4) Jiraiya, Tsunade, and Orochimaru
One of the most glaring references in the series is that surrounding the legendary sannin - Jiraiya, Tsunade and Orochimaru. The inspiration for the three characters go back to the Tale of Jiraiya the Gallant.
In the story, Jiraiya is a ninja who uses shape-shifting magic to turn into a giant toad. His love interest was the princess Tsunade, a user of slug magic, while his arch-nemesis was his once-disciple Orochimaru, a master of snake magic.
5) Mangekyo Sharingan techniques
The names of many of the Uchiha clan's Mangekyo Sharingan jutsus have been taken directly from Shinto mythology. Techniques like Tsukiyomi, Amaterasu and Susaano, and Izanami and Izanagai are the names of gods belonging to the Shinto pantheon. Kishimoto also incorporated the complementary symbolism of Izanagi and Izanami into the techniques’ effects.
6) Six Paths of Pain
Pain’s invasion of Konoha also unveiled the powers of the Rinnegan for the first time. Nagato used the Six Paths of Pain, becoming a formidable enemy against Konoha.

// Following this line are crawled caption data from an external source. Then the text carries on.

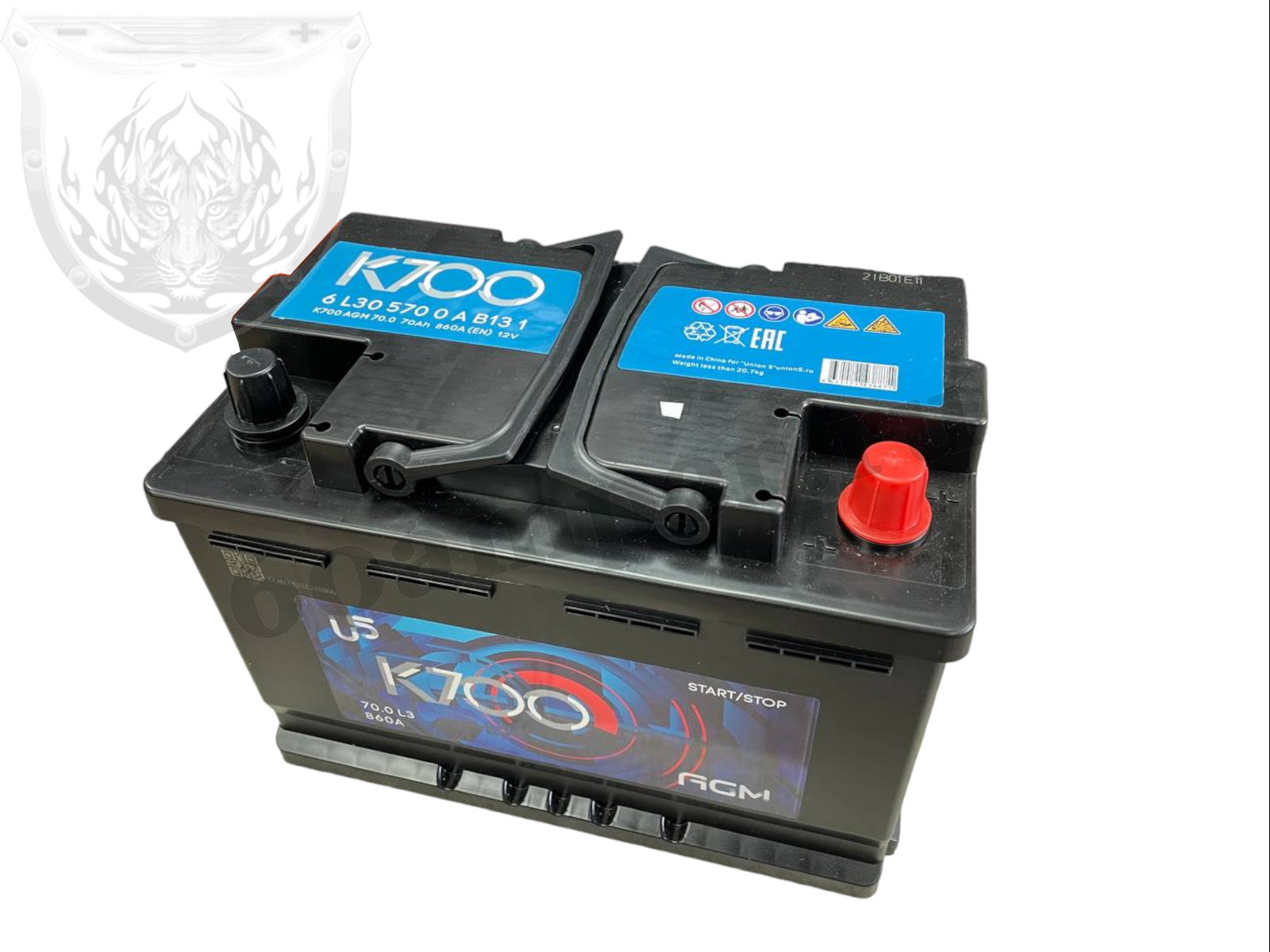 Изображение Аккумулятор K700 70 А*ч Обратный AGM : №1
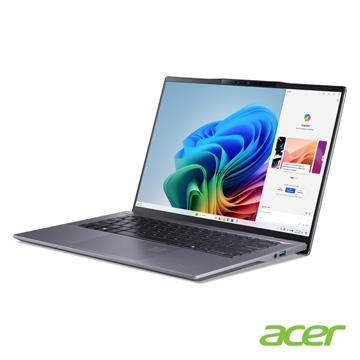 ACER Swift GO 14 電競筆電 灰 (Snapdragon X Plus 42100/16GB/1TB/W11)
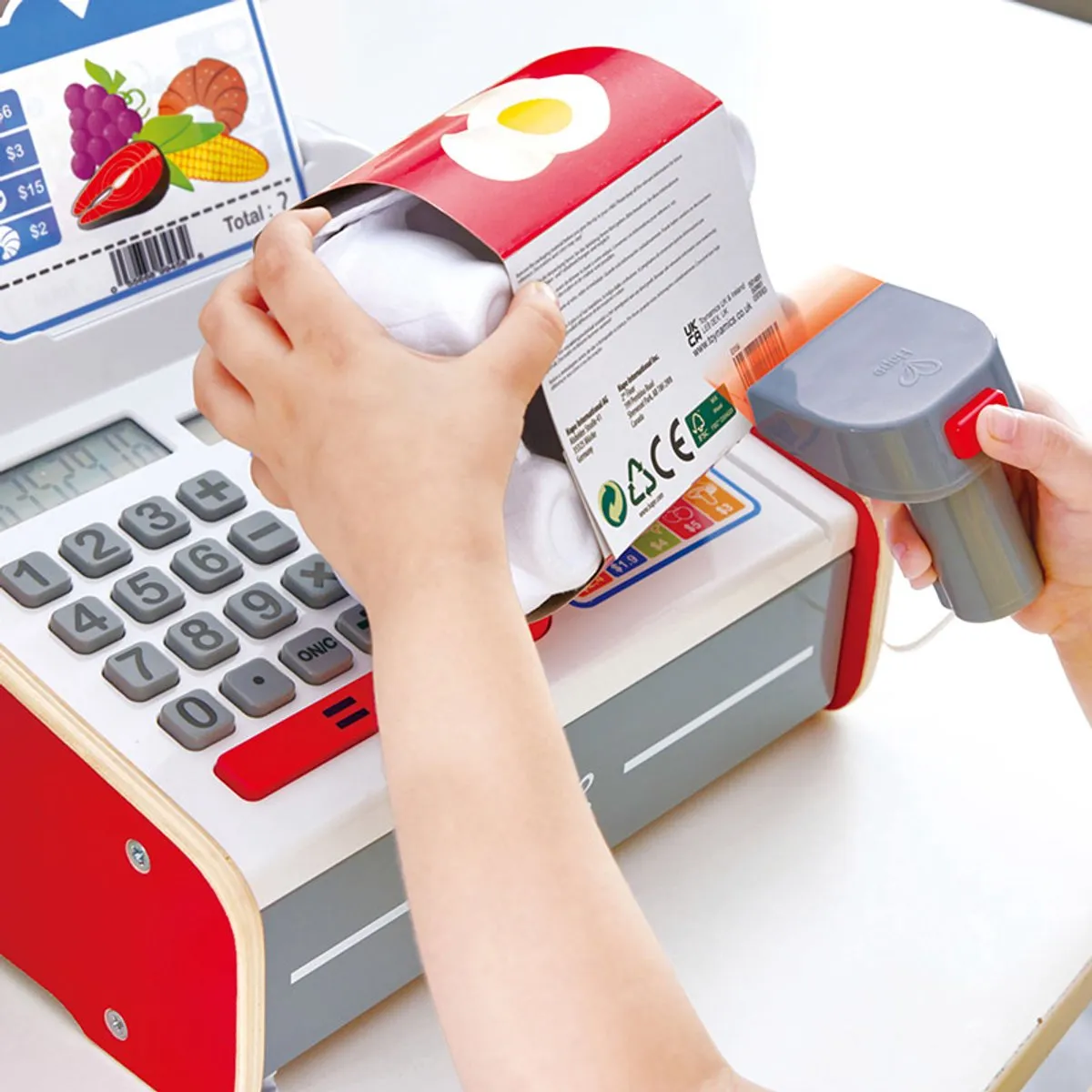 Hape Piep en Koop Kassa - Veelkleurig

But not many know that the Six Paths are based on the Buddhist cycle of reincarnation. Each of the six bodies that Pain controls represents the six realms that a person is reborn into based on the karma of their past lives, these paths being: Deva, Asura, Human, Animal, Preta, and Naraka.
7) Indra and Ashura
In the case of the two sons of Hagoromo Otsutsuki, Kishimoto makes an exciting change from myth by reversing the roles of Indra and Asura. In both Buddhist and Hindu mythology, Indra is portrayed as the king of the Devas. He was always at war with the Asuras, with the Devas traditionally depicted as the heroes while the Asuras were shown as villains.
The subversion in the roles of the Otsutsuki brothers might have been inspired by Zoroastrianism, where people worshiped “Ahura” as the god while “Daeva” was considered evil. Even Ashura's Wood Style Thousand Hands jutsu is based on the Buddhist representation of Avalokitshvara.
8) Kaguya Otsutsuki
Kaguya Otsutsuki also has her roots in Japanese folklore, which is adapted from the tale of the bamboo-cutter. In the story, Kaguya is a princess from the moon born from a bamboo stalk and raised by a bamboo cutter and his wife.

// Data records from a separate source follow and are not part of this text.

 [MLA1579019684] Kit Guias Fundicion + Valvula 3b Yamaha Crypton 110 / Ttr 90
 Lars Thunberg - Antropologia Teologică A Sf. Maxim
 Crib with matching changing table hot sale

The princess charms the Emperor with her beauty, but she goes back to her celestial homeland by the end of the story. Kaguya Otsutsuki’s back story also shows a striking similarity to the folktale. The legend is also explored in Studio Ghibli's 2013 movie, The Tale of Princess Kaguya.
The use of mythology and folklore extends into Boruto as well. The much-discussed “karma” is taken from the Buddhist concept of karma and rebirth, as is it is intense. After all, karma’s purpose is the reincarnation of an Otsutsuki in a new vessel.
Naruto became especially popular among Western audiences after the anime's release. Although obscure at times, Kishimoto's use of cultural references in the anime is very appropriate and makes the series appealing to domestic and international fans.